Durante uma refeição pedi a minha
filha, de seis anos, que me passasse uma travessa, ao que ela me corrigiu
prontamente: “como se fala?”. De fato, esqueci-me de dizer-lhe “por favor”.
Esse episódio, aparentemente sem importância, talvez nos remeta a considerar a
qualidade dos nossos diálogos.
Entre os jovens e
adolescentes predomina uma maneira de se comunicar que choca muitos adultos. As
mensagens de celular e as conversas pela INTERNET são um verdadeiro assassinato
da língua portuguesa. E, mesmo pessoalmente, dão a algumas palavras um
significado bem peculiar, diferente do sentido tradicional. Tanto assim que o
adjetivo “suave” significa bom, ótimo, ou algo semelhante. “Demorou” quer dizer
concordo, combinado etc. Mas haverá algo de inconveniente nesse fenômeno?
Não pretendo analisar a questão
sob o aspecto puramente linguístico. Os especialistas no assunto bem o sabem
que a língua é dinâmica. A mudança na forma de se comunicar, ao menos sob o
enfoque do comportamento humano, interessa-nos na medida em que reflete o que
as pessoas que se comunicam trazem em seu interior. Afinal, a boca fala do que
está no coração. Assim, valores como a reverência à autoridade legítima, o
respeito ao próximo e a amizade verdadeira se tornam manifestos pela maneira de
se comunicar.
Não raras vezes, em audiência,
usando a toga de magistrado, deparo com jovens que se dirigem ao juiz como
“você”. Não é possível caracterizar isso, de plano, como uma falta de respeito.
Pode ser que o rapaz conviva em ambientes em que o pronome de tratamento
“senhor” é exclusivo das pessoas idosas, de modo que usá-lo fora desse contexto
seria chamar o seu interlocutor de velho, como se isso fosse depreciativo... No
entanto, essa mesma atitude, não raras vezes, denota mesmo uma clara irreverência,
uma atitude interior de falta de consideração com todo tipo de autoridade.
Talvez muitos de nós já
tenhamos assistido a algum desses programas de auditório em que alguma atriz
recebe como referência elogiosa frases do tipo: “a irreverência de Fulana de
Tal”, como se isso fosse uma virtude. Ainda que sutil, trata-se de uma inversão
de valores. A reverência e o tratamento cortês e respeitoso é que são
qualidades e não o contrário. Nesse contexto, é um grande desfio do educador,
em especial os pais e professores, formar nos filhos e alunos uma postura
respeitosa diante de toda autoridade legítima, a começar por eles próprios
(mestres e genitores).
Nesse assunto, convém não
esquecermos um desvirtuamento que estaria no extremo oposto. Refiro-me àqueles
diálogos aparentemente respeitosos, entre as mulheres com uso e abuso dos
diminutivos; entre os homens, carregados de referências elogiosas, que não
refletem o que se passa no interior de quem diz. São frutos da hipocrisia,
ditados pelo puro interesse. Nesse cenário, também muitas vezes presenciado por
nossos filhos e alunos, convém ensinar-lhes a viver a sinceridade, de maneira
que o modo de falar seja, tanto quanto possível, “sim” quando for “sim” e “não”

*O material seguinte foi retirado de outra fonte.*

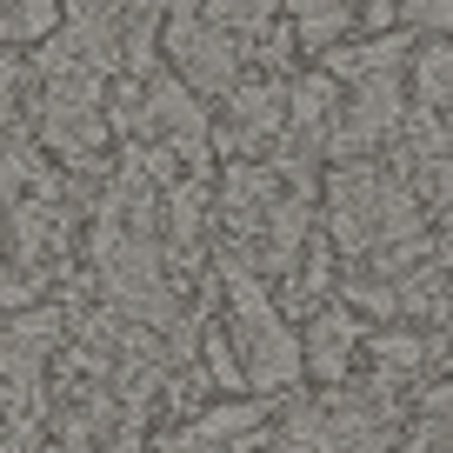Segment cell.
<instances>
[{
	"label": "cell",
	"instance_id": "obj_16",
	"mask_svg": "<svg viewBox=\"0 0 453 453\" xmlns=\"http://www.w3.org/2000/svg\"><path fill=\"white\" fill-rule=\"evenodd\" d=\"M426 420H440V426H453V380H440L434 394H426Z\"/></svg>",
	"mask_w": 453,
	"mask_h": 453
},
{
	"label": "cell",
	"instance_id": "obj_13",
	"mask_svg": "<svg viewBox=\"0 0 453 453\" xmlns=\"http://www.w3.org/2000/svg\"><path fill=\"white\" fill-rule=\"evenodd\" d=\"M267 413L260 407H220V413H207V420H194V447H220V440H241L247 426H260Z\"/></svg>",
	"mask_w": 453,
	"mask_h": 453
},
{
	"label": "cell",
	"instance_id": "obj_14",
	"mask_svg": "<svg viewBox=\"0 0 453 453\" xmlns=\"http://www.w3.org/2000/svg\"><path fill=\"white\" fill-rule=\"evenodd\" d=\"M400 20L420 34H453V0H407L400 7Z\"/></svg>",
	"mask_w": 453,
	"mask_h": 453
},
{
	"label": "cell",
	"instance_id": "obj_7",
	"mask_svg": "<svg viewBox=\"0 0 453 453\" xmlns=\"http://www.w3.org/2000/svg\"><path fill=\"white\" fill-rule=\"evenodd\" d=\"M300 340H307V373L313 380H347L354 347H360V320H354V307H320Z\"/></svg>",
	"mask_w": 453,
	"mask_h": 453
},
{
	"label": "cell",
	"instance_id": "obj_2",
	"mask_svg": "<svg viewBox=\"0 0 453 453\" xmlns=\"http://www.w3.org/2000/svg\"><path fill=\"white\" fill-rule=\"evenodd\" d=\"M226 307H234V347L247 360V387L280 394L307 373V340L287 326V307L267 294V273H254L247 260H226Z\"/></svg>",
	"mask_w": 453,
	"mask_h": 453
},
{
	"label": "cell",
	"instance_id": "obj_6",
	"mask_svg": "<svg viewBox=\"0 0 453 453\" xmlns=\"http://www.w3.org/2000/svg\"><path fill=\"white\" fill-rule=\"evenodd\" d=\"M200 87L194 81H167V73H147V120H154V134L173 147V154L187 160V167H207V113H200Z\"/></svg>",
	"mask_w": 453,
	"mask_h": 453
},
{
	"label": "cell",
	"instance_id": "obj_10",
	"mask_svg": "<svg viewBox=\"0 0 453 453\" xmlns=\"http://www.w3.org/2000/svg\"><path fill=\"white\" fill-rule=\"evenodd\" d=\"M334 73H313V81L294 87V141H320V134H334Z\"/></svg>",
	"mask_w": 453,
	"mask_h": 453
},
{
	"label": "cell",
	"instance_id": "obj_1",
	"mask_svg": "<svg viewBox=\"0 0 453 453\" xmlns=\"http://www.w3.org/2000/svg\"><path fill=\"white\" fill-rule=\"evenodd\" d=\"M326 226H334L340 254L387 260L394 247L420 241V200L400 173L373 167V160H340L326 180Z\"/></svg>",
	"mask_w": 453,
	"mask_h": 453
},
{
	"label": "cell",
	"instance_id": "obj_5",
	"mask_svg": "<svg viewBox=\"0 0 453 453\" xmlns=\"http://www.w3.org/2000/svg\"><path fill=\"white\" fill-rule=\"evenodd\" d=\"M394 134H400V81L394 73H373V81H354V100H347V113H340L334 134H326V154L360 160L380 141H394Z\"/></svg>",
	"mask_w": 453,
	"mask_h": 453
},
{
	"label": "cell",
	"instance_id": "obj_9",
	"mask_svg": "<svg viewBox=\"0 0 453 453\" xmlns=\"http://www.w3.org/2000/svg\"><path fill=\"white\" fill-rule=\"evenodd\" d=\"M287 14H294V34L307 47H334L340 34L354 27L360 0H287Z\"/></svg>",
	"mask_w": 453,
	"mask_h": 453
},
{
	"label": "cell",
	"instance_id": "obj_8",
	"mask_svg": "<svg viewBox=\"0 0 453 453\" xmlns=\"http://www.w3.org/2000/svg\"><path fill=\"white\" fill-rule=\"evenodd\" d=\"M400 60H407V34H387V41H367V47H334L326 73L334 81H373V73H400Z\"/></svg>",
	"mask_w": 453,
	"mask_h": 453
},
{
	"label": "cell",
	"instance_id": "obj_15",
	"mask_svg": "<svg viewBox=\"0 0 453 453\" xmlns=\"http://www.w3.org/2000/svg\"><path fill=\"white\" fill-rule=\"evenodd\" d=\"M407 453H453V426H440V420H426L420 434L407 440Z\"/></svg>",
	"mask_w": 453,
	"mask_h": 453
},
{
	"label": "cell",
	"instance_id": "obj_4",
	"mask_svg": "<svg viewBox=\"0 0 453 453\" xmlns=\"http://www.w3.org/2000/svg\"><path fill=\"white\" fill-rule=\"evenodd\" d=\"M287 453H394L380 434V413L367 400H326V407H300L287 420Z\"/></svg>",
	"mask_w": 453,
	"mask_h": 453
},
{
	"label": "cell",
	"instance_id": "obj_12",
	"mask_svg": "<svg viewBox=\"0 0 453 453\" xmlns=\"http://www.w3.org/2000/svg\"><path fill=\"white\" fill-rule=\"evenodd\" d=\"M60 34V0H7V47H34Z\"/></svg>",
	"mask_w": 453,
	"mask_h": 453
},
{
	"label": "cell",
	"instance_id": "obj_3",
	"mask_svg": "<svg viewBox=\"0 0 453 453\" xmlns=\"http://www.w3.org/2000/svg\"><path fill=\"white\" fill-rule=\"evenodd\" d=\"M167 54L180 60V73L200 94H234L241 87V60H247V34L213 20L200 0H173L167 20Z\"/></svg>",
	"mask_w": 453,
	"mask_h": 453
},
{
	"label": "cell",
	"instance_id": "obj_11",
	"mask_svg": "<svg viewBox=\"0 0 453 453\" xmlns=\"http://www.w3.org/2000/svg\"><path fill=\"white\" fill-rule=\"evenodd\" d=\"M426 360H434V347H426L420 334H400V326H387V334L373 340V367H380V380H413Z\"/></svg>",
	"mask_w": 453,
	"mask_h": 453
}]
</instances>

quando for “não”. Não se trata de estimular a grosseria, mas a veracidade, sem
rodeios nem falsidades.
Outro dia tomei um ônibus urbano
em Campinas. Era uma manhã fria. Logo que o motorista acelerou, sentia-se um
vento cortante que penetrava por uma janela aberta. Um homem, que aparentava um
sessenta anos, levantou-se e perguntou a uma mulher sentada no banco de traz:
“A senhora se incomoda que eu feche a janela?”. Ela ficou surpresa com a
delicadeza, um tanto incomum naquela situação, mas logo concordou com o pedido.
Atitudes como essa fomentam um bom ambiente. E, como o bem é difusivo, animam
os outros a fazer o mesmo. Imbuídos desse mesmo espírito, convém que nos
questionemos, vez por outra, sobre como têm sido os nossos diálogos, sobretudo
na família e com aqueles que nos são mais próximos.